I've gotten through the majority of the 10 day wait till my ultrasound by keeping busy, but I have to admit this week is dragging. Late last week I was walking home from work, and I started to worry because the perpetual exhaustion I generally feel had subsided for the day and I almost felt normal. I worried that the respite from this pregnancy symptom meant I was having a miscarriage. And then I reminded myself of two things - first, pregnancy symptoms subside all the time and then come roaring back, as my exhaustion certainly did the next day; and two, if this pregnancy isn't going to work out, it's a foregone conclusion and there's nothing I can do about it. I realize that might not sound like a very comforting thought, but it actually helped me. It reminded me that there's really nothing I can do at this point, and overanalyzing pregnancy symptoms is probably a waste of time.
Still, the time is dragging now. The last book in the Divergent trilogy (called Allegiant) came out yesterday, so I started reading that right away and it's been a pretty good distraction. I've been cooking a lot this week. I'm not allowed to read pregnancy-related books right now. So instead I'm focusing on Thanksgiving recipes.
Last weekend we went to visit Jeeves' brother and his family in Pennsylvania because it was our nephew, J's, first communion. As usual, it was fun and great to see the kids. J is 8 and A is 5. They are wonderful, loving, energetic kids. And they are fucking exhausting. And loud! So loud! Even my sister-in-law's sisters said to me that they think J and A are the two loudest kids they know. It is common when we spend time with them that we can't sleep past 8:00 in the morning on a Saturday or Sunday because the kids are up and so very loud. And when you stagger downstairs, they want your full attention before you've even had your cup of coffee. Even though I love seeing them, when we do see them, I worry that I have romanticized parenthood. Last year when my oldest nephew, Connor (my sister's kid), came to help me with the preparation for Thanksgiving dinner, I came downstairs early, poured myself a coffee, and then Dad and I sat bleary-eyed at the table while Connor talked and talked and talked. My dad and I are not morning people, we need, like, an hour of quiet to drink our coffee and wake up. My nephew takes after my mom - preternaturally cheerful in the morning and full of things to say. It was very fun to have Connor help me in the kitchen, but that kid talks a lot and he asks a lot of questions. He is 11 after all.

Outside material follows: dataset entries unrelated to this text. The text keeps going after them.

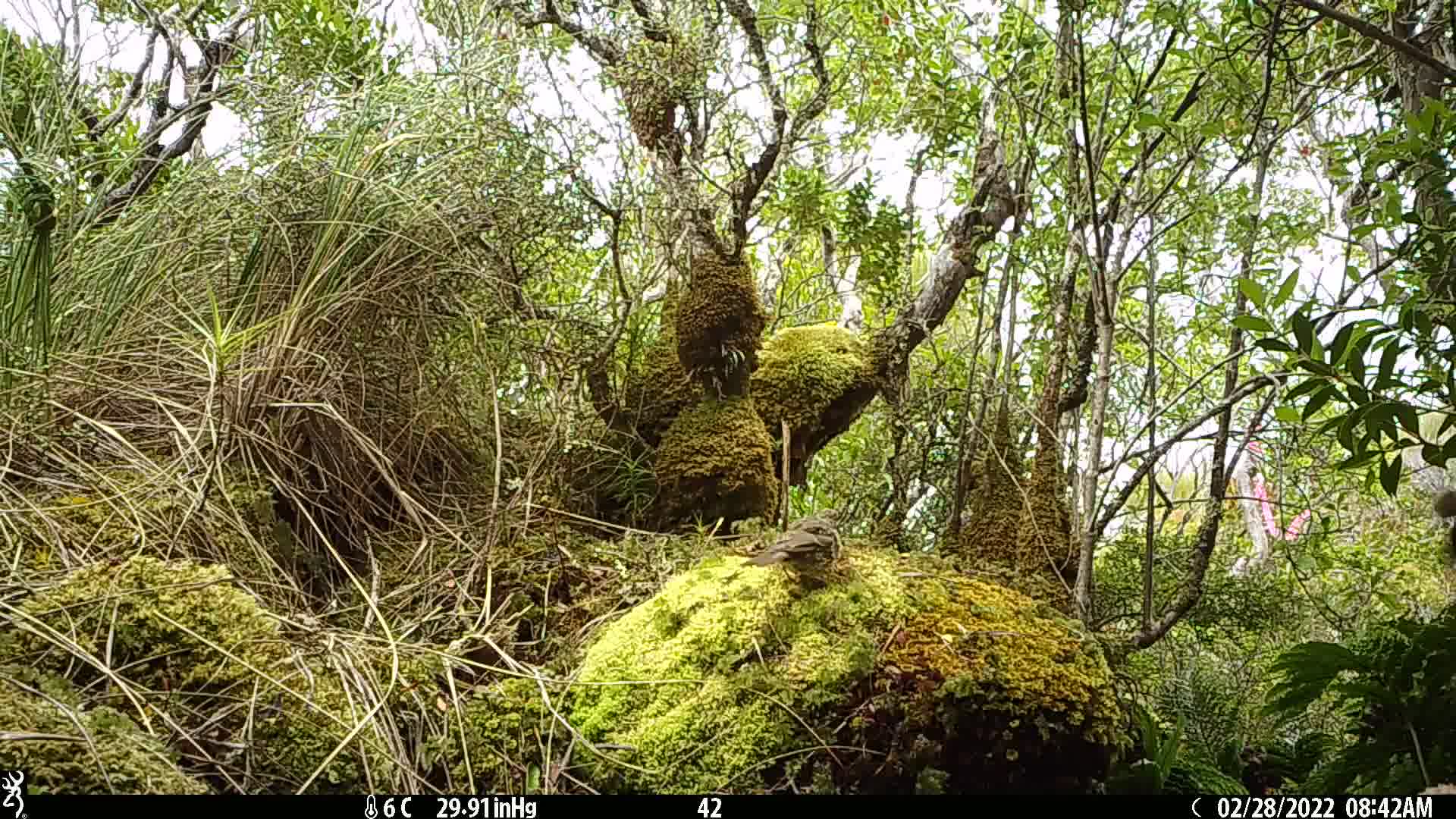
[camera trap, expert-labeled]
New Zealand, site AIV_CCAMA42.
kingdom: Animalia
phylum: Chordata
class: Aves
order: Passeriformes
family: Turdidae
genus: Turdus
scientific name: Turdus philomelos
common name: song thrush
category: thrush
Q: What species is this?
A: Thrush (song thrush) (Turdus philomelos).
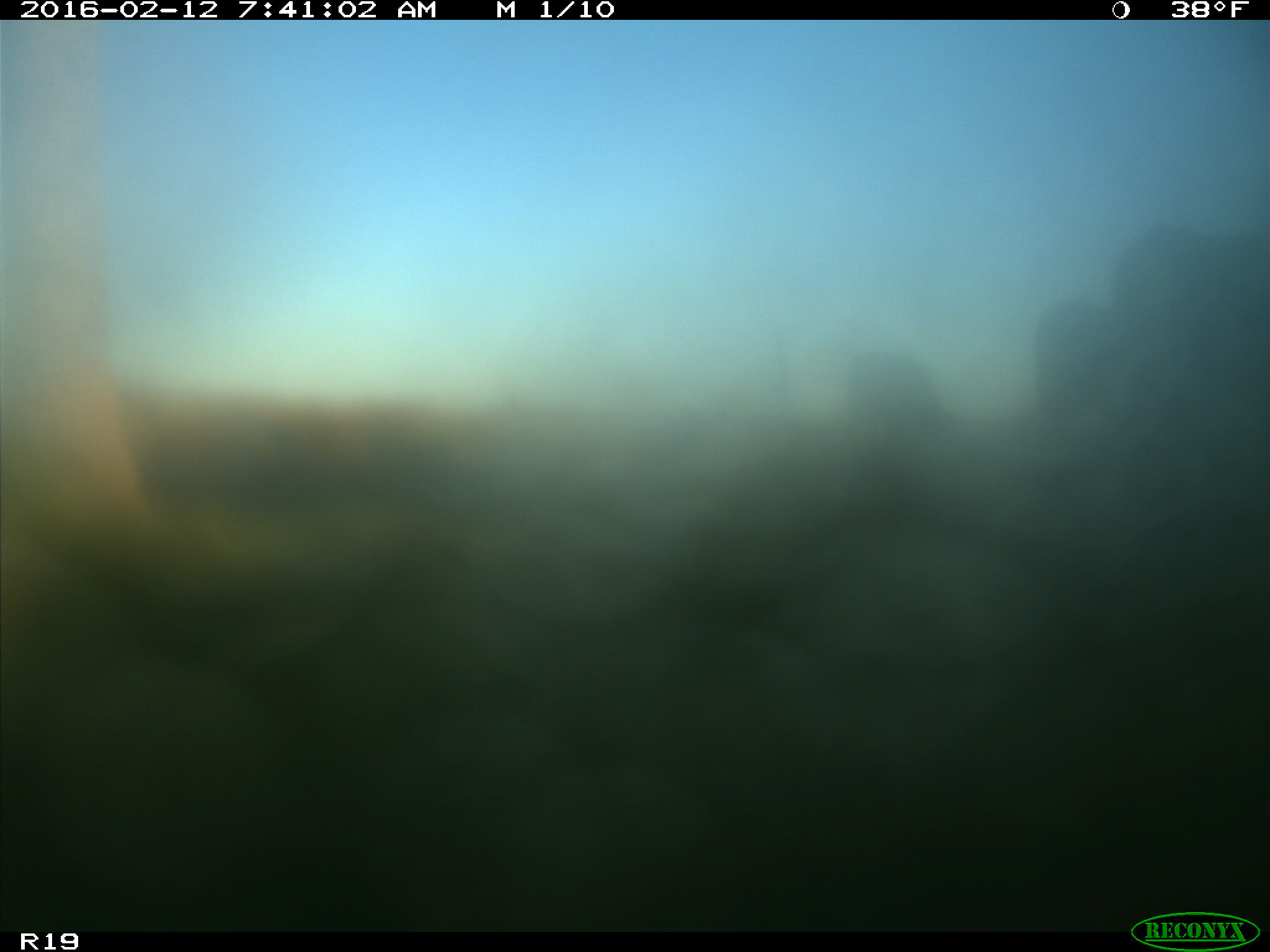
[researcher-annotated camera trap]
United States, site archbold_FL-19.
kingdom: Animalia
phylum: Chordata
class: Mammalia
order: Artiodactyla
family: Bovidae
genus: Bos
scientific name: Bos taurus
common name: domestic cow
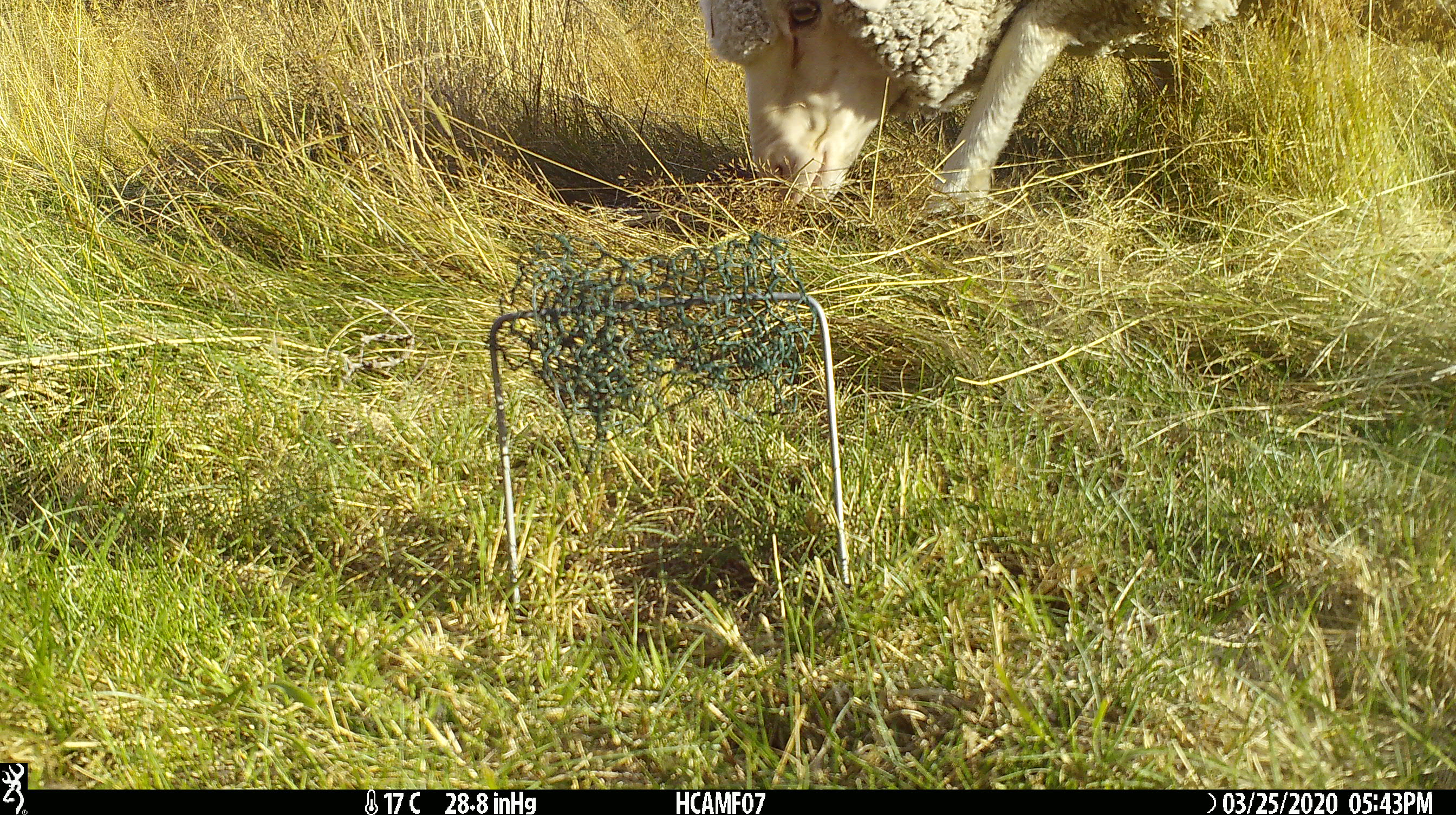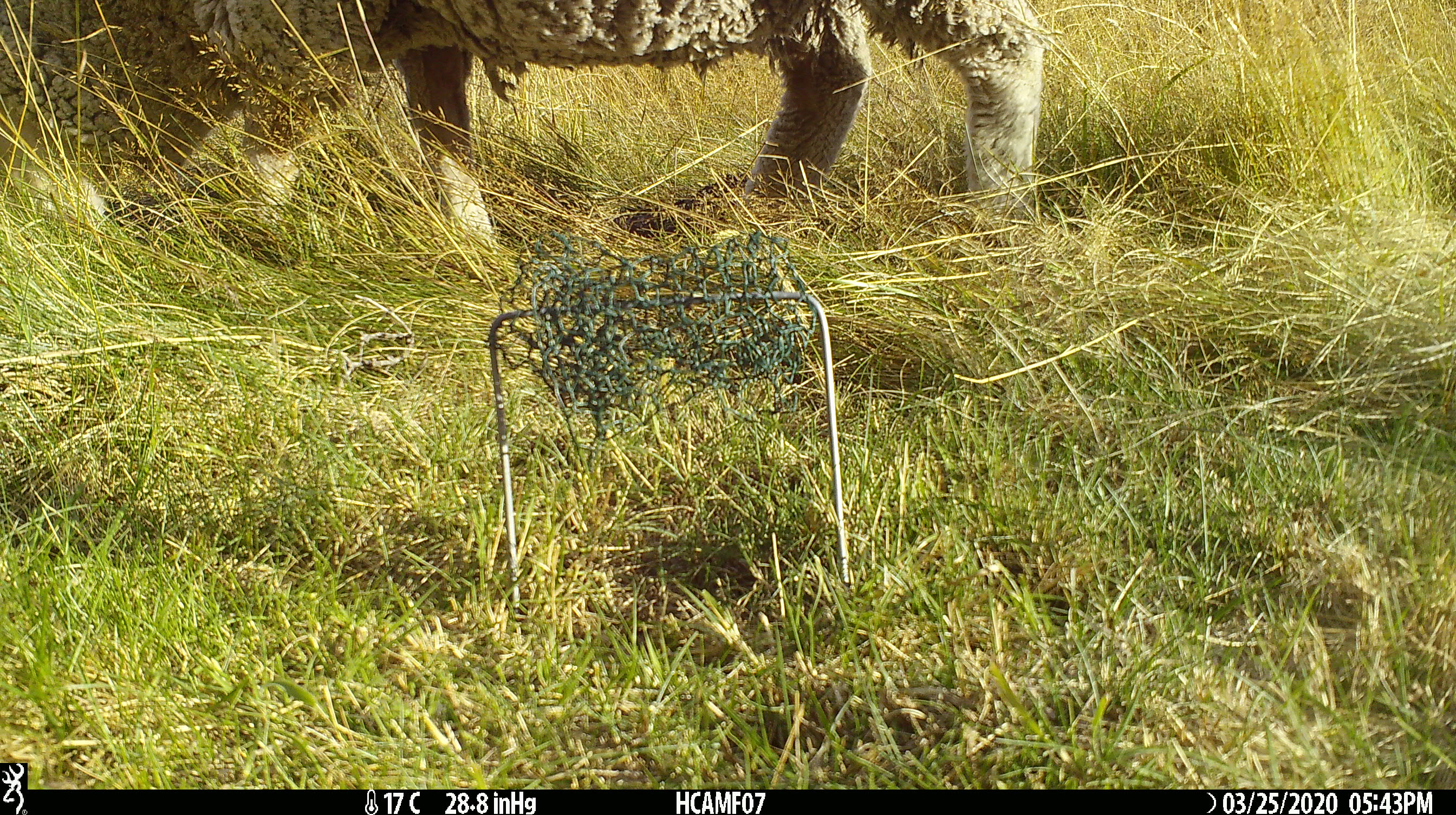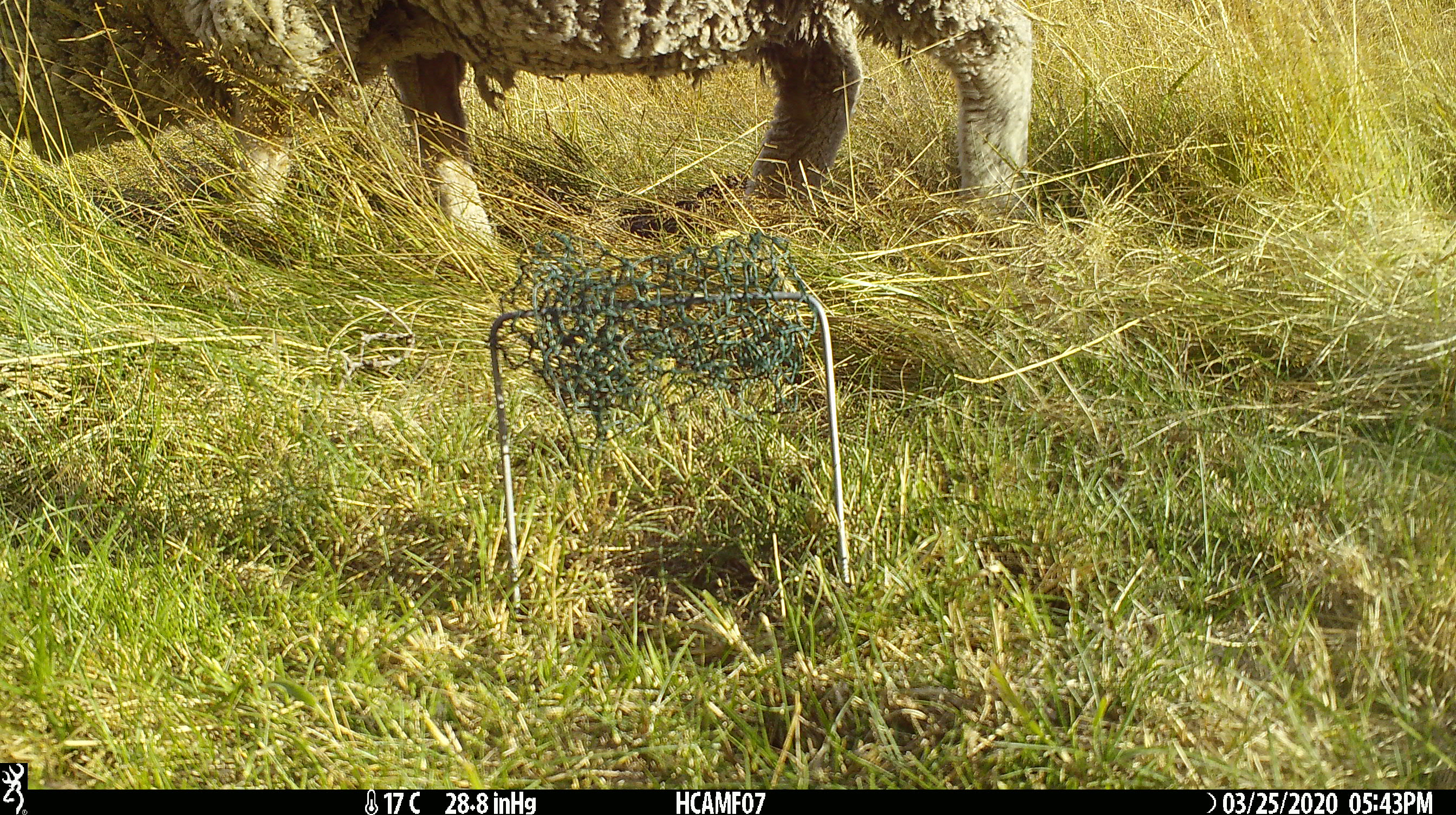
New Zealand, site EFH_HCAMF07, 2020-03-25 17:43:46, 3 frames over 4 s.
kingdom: Animalia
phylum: Chordata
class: Mammalia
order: Artiodactyla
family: Bovidae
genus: Ovis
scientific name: Ovis aries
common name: domestic sheep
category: sheep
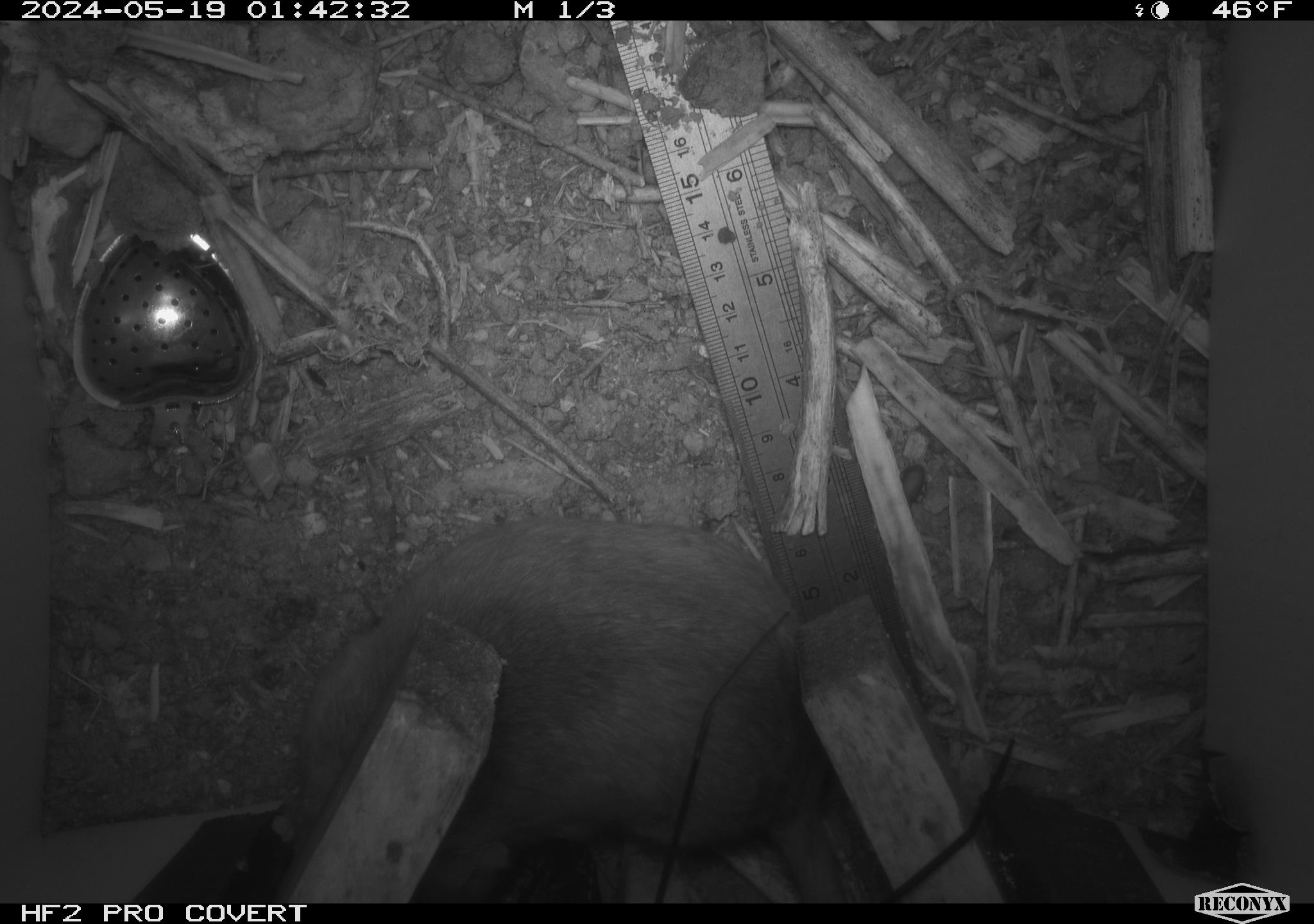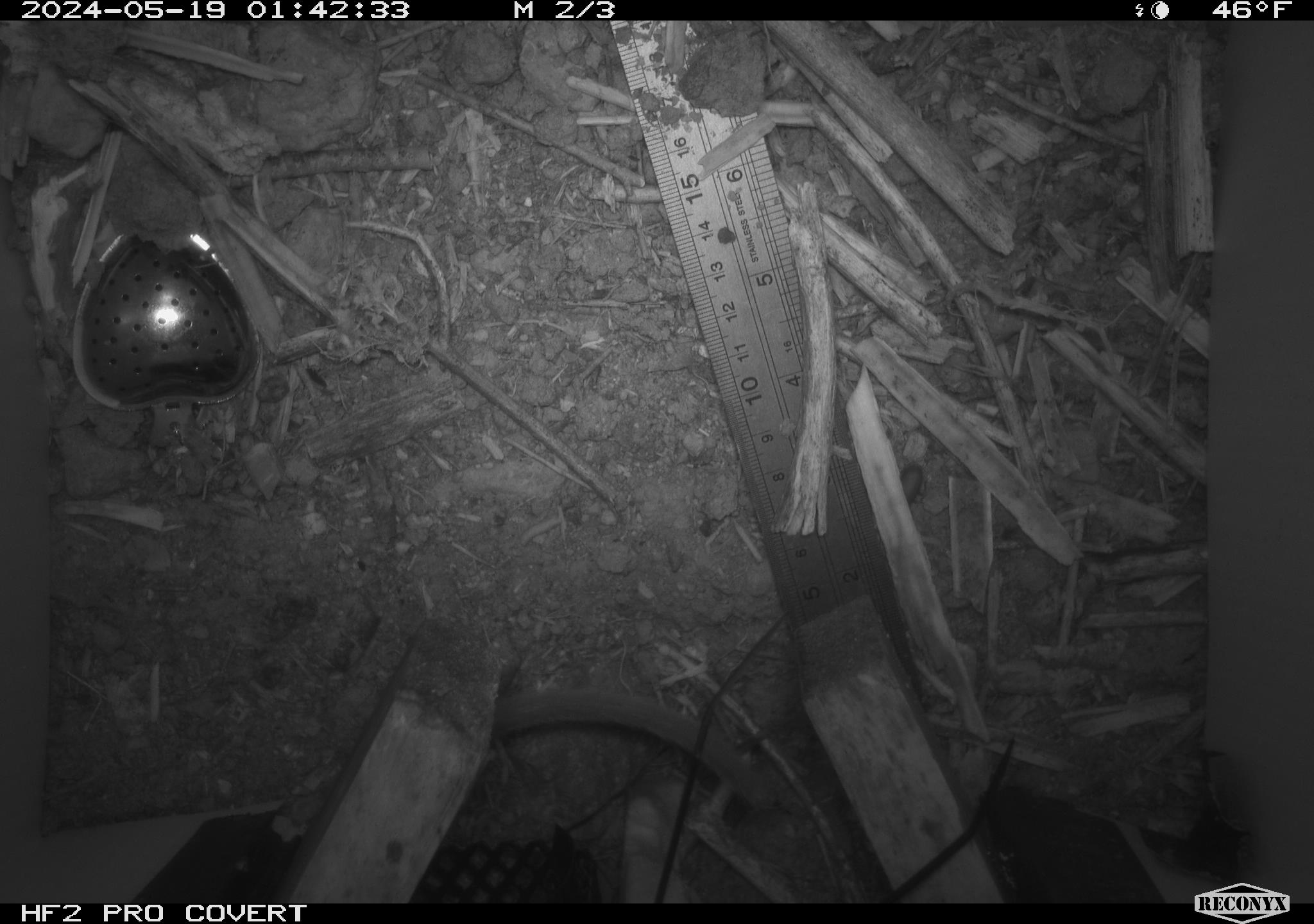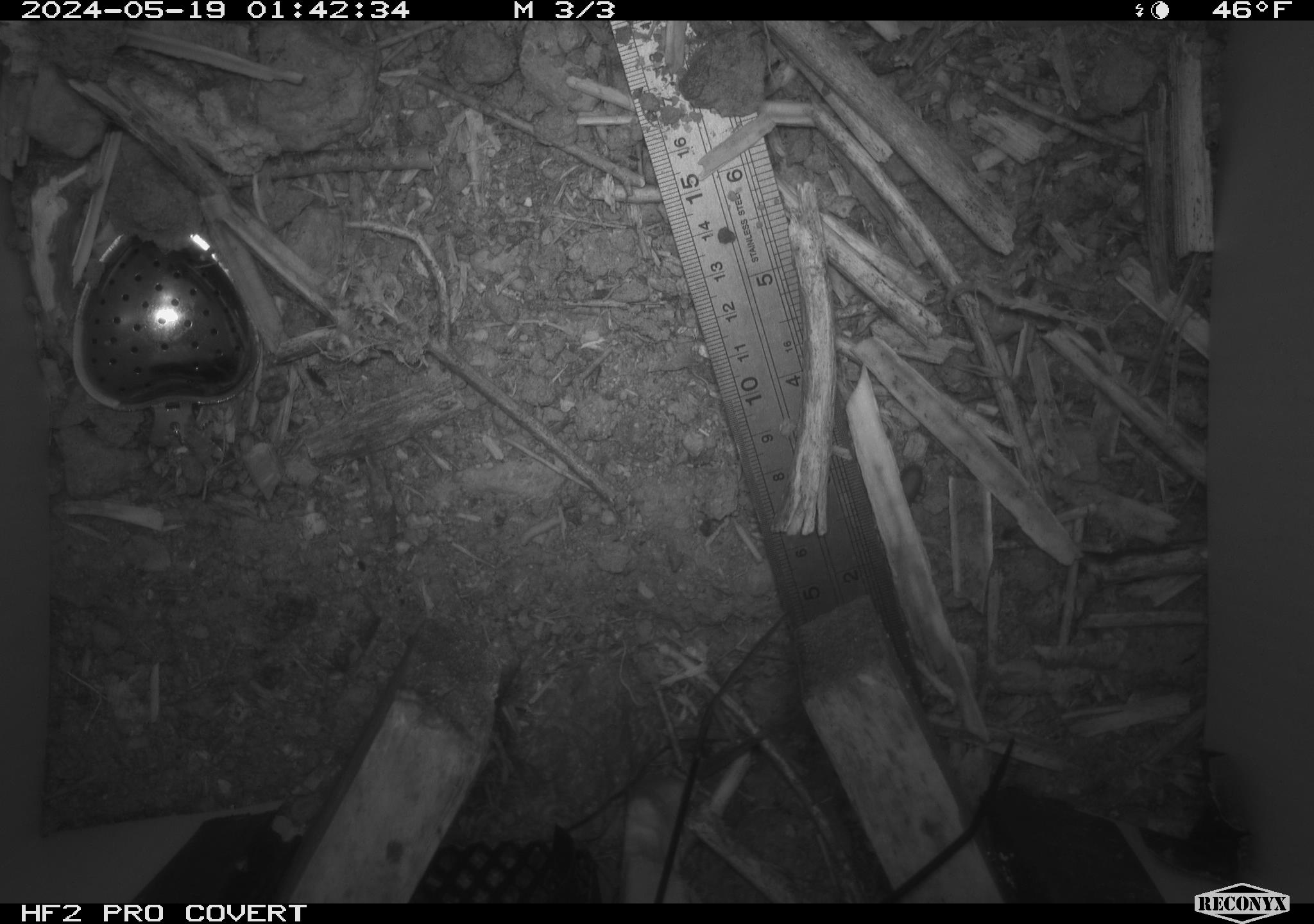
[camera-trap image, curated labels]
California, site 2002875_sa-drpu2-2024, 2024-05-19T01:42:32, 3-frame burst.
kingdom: Animalia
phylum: Chordata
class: Mammalia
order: Rodentia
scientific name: Rodentia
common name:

My point is this - I love all my nephews. My relationship with them has enriched my life and they are very dear to me. But my nephews, and indeed, all kids, are also exhausting. Parenthood isn't 24-7 fun, it's not easy. I always knew that logically, but it's a little bit realer to me in this moment. My sister-in-law is completely sleep deprived. She's up early to get the kids ready for school, then she either goes to work herself or has about a million chores/errands, then kids are home, homework, dinner, baths, bedtime. As she explained it to me, she stays up far too late at night because after the kids go to sleep and her husband passes out on the couch, it is finally her time to watch TV or play on the computer. That's her only time to herself when no one needs anything from her, and she chooses that over sleep.
I came home from the weekend a little scared about the possibility of being a parent, which I know sounds ridiculous coming from an infertile, but I've read many other bloggers have similar musings after spending time with nieces and nephews. I'm trying to look at it thusly - we will be good, hard-working parents, but we will enter this knowing full well that this is going to be challenging.
Two more days. I'm really hoping that Friday will give us an answer.